東京都瑞穂町長 石塚 幸右衛門
瑞穂町は、首都東京の北西部に位置し埼玉県に接しておりますが、総面積7.1に及ぶ在日米空軍横田飛行場があります。この横田飛行場(横田基地)は、瑞穂町を含む5市1町にまたがっており、基地の1/3の面積は当町に属し、滑走路はまるで瑞穂町の中心部に楔を打ち込むように伸び、米軍機が離発着を繰り返しているのです。
この横田基地の民間との共用化がとりざたされており、この事について、近頃の情報により私の思いを述べさせていただきます。
東京新聞には少し詳しい報道がありましたが、東京都(知事本局)が企画した「横田基地軍民共用化推進セミナー」が、3月27日、新宿にあるハイアットリージェンシー東京のホールで開催されました。軍民共用化に関する検討委員会(委員長・杉山武彦一橋大学長)の催行となっています。
講演者は、日本側が塩見英治中央大学経済学部教授と日本空法学会の坂本昭雄理事で、米国よりはポール・S・ジアラ氏(元国防総省日本部長)及びW・ロバート・ピアソン氏(元国務省局長)とありました。ここで私が懐かしく思った事は、マリア・ファーカスさんの名前がポール氏の資料に出ていた事です。元とありましたので、既に同嬢はThe Hudson Institute(ハドソン研究所)を辞められている事を知りました。日本語が堪能であった若き才媛とお会いしたときの光景が、今でもはっきりと目に浮かびます。
横田基地の軍民共用化は、石原慎太郎東京都知事が選挙時に唱えた「横田基地返還」の公約が、何時の間にか衣替えをしたものであり、共用化についてはマスコミでよく取り上げられますので、ご存知の方も多いことと思います。
私は、戦後60年に渡る日本政府の姿勢転換を、町民にどの様に説明してくれるか問いたいと思います。即ち、基地の存在意義が「極東の安全・日本の平和」から「儲かります(経済性)。便利になります(利便性)。」との世間事情に変わってしまうのか、という事です。
そして、肝心なことは、飛行直下にある地方自治体に対する、航空機騒音への対応です。日本国土の防衛が、いつの間にか利便性・経済性に置き変わり世論誘導だけが進んで行き、マスコミも同調している傾向があるように感じております。
今回のセミナーは、なかなか進まぬ共用化について、挽回策として企画されたものでありましょうが、成功とは言えないものとなりました。東京新聞を除く、新聞各社は報道に積極的ではありませんでしたし、米国バージニア州(アレキサンドリア)The Spectrum Groupの(TSG)に発注した調査結果も私には、不十分なものに思えました。
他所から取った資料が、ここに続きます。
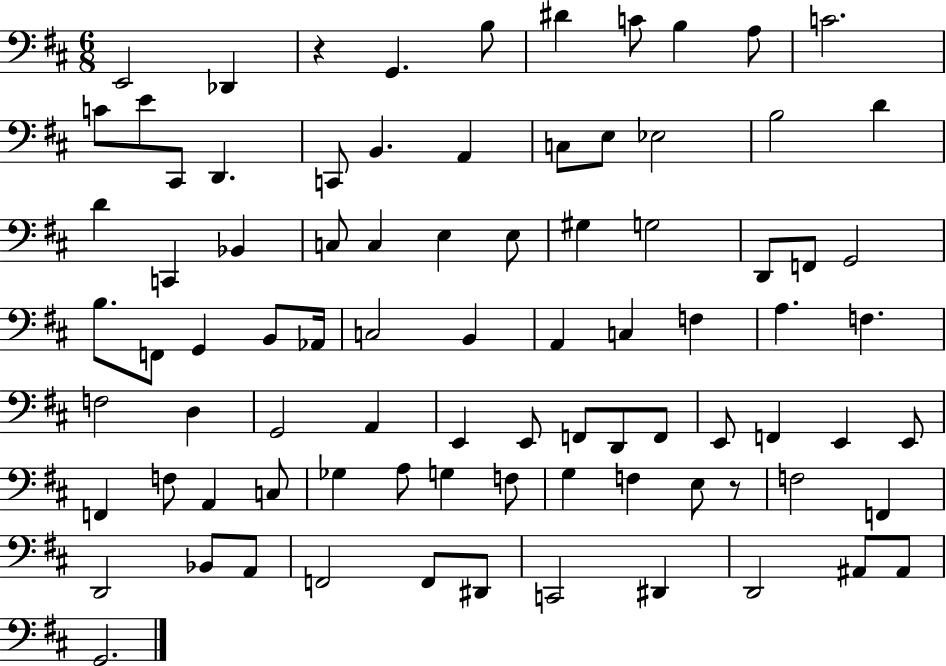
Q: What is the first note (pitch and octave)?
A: E2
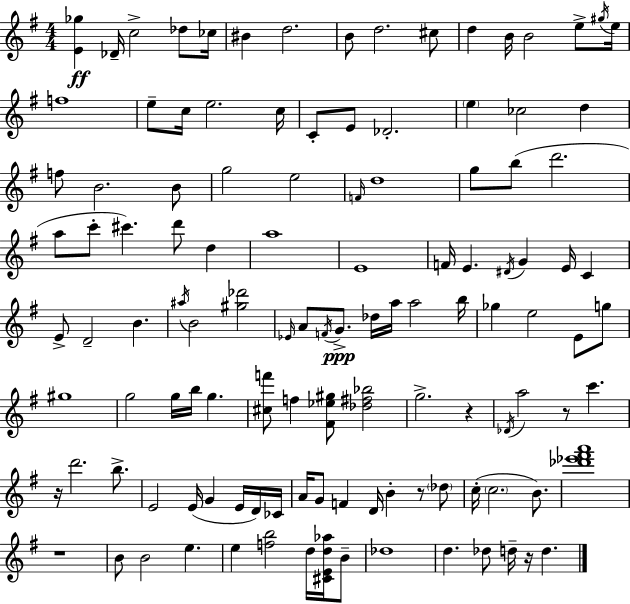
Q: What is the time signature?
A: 4/4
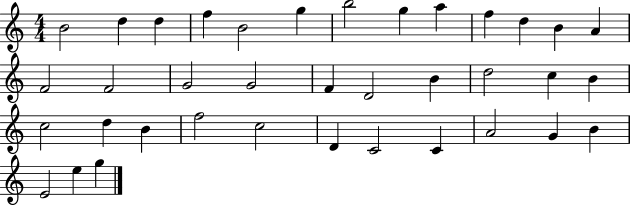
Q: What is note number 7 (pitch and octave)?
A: B5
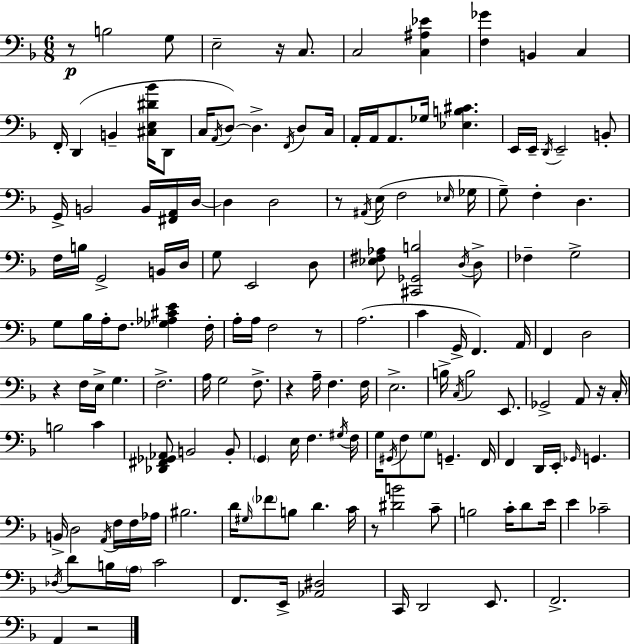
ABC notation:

X:1
T:Untitled
M:6/8
L:1/4
K:F
z/2 B,2 G,/2 E,2 z/4 C,/2 C,2 [C,^A,_E] [F,_G] B,, C, F,,/4 D,, B,, [^C,E,^D_B]/4 D,,/2 C,/4 A,,/4 D,/2 D, F,,/4 D,/2 C,/4 A,,/4 A,,/4 A,,/2 _G,/4 [_E,B,^C] E,,/4 E,,/4 D,,/4 E,,2 B,,/2 G,,/4 B,,2 B,,/4 [^F,,A,,]/4 D,/4 D, D,2 z/2 ^A,,/4 E,/4 F,2 _E,/4 _G,/4 G,/2 F, D, F,/4 B,/4 G,,2 B,,/4 D,/4 G,/2 E,,2 D,/2 [_E,^F,_A,]/2 [^C,,_G,,B,]2 D,/4 D,/2 _F, G,2 G,/2 _B,/4 A,/4 F,/2 [_G,_A,^CE] F,/4 A,/4 A,/4 F,2 z/2 A,2 C G,,/4 F,, A,,/4 F,, D,2 z F,/4 E,/4 G, F,2 A,/4 G,2 F,/2 z A,/4 F, F,/4 E,2 B,/4 C,/4 B,2 E,,/2 _G,,2 A,,/2 z/4 C,/4 B,2 C [_D,,^F,,_G,,_A,,]/2 B,,2 B,,/2 G,, E,/4 F, ^G,/4 F,/4 G,/4 ^G,,/4 F,/2 G,/2 G,, F,,/4 F,, D,,/4 E,,/4 _G,,/4 G,, B,,/4 D,2 A,,/4 F,/4 F,/4 _A,/4 ^B,2 D/4 ^G,/4 _F/2 B,/2 D C/4 z/2 [^DB]2 C/2 B,2 C/4 D/2 E/4 E _C2 _D,/4 D/2 B,/4 A,/4 C2 F,,/2 E,,/4 [_A,,^D,]2 C,,/4 D,,2 E,,/2 F,,2 A,, z2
この調査に要した費用についてはさておいて、当日配布された資料によれば、更なる調査(費)の要望が出されています。そして、やはり航空機騒音に対する言及はなく、この2点が気になりました。
私は、瑞穂町制施行と同じ年の昭和15年に生まれ、同年に横田基地(前・帝国陸軍多摩飛行場)が完成しました。そして現在私は、瑞穂町長の職に就いております。
奇しくも3点が一致する運命に遭遇し、町民3万4千人の期待に応え、横田基地問題に全力で対応することが私の使命と考えております。
在日米軍の再編に際し、全国の関係市町村に先駆けて航空自衛隊との共用の容認を公表致しましたが、それは日米運命共同体の一国民の義務とも感じ、また、私が基地問題に当る申し子と思うからでありました。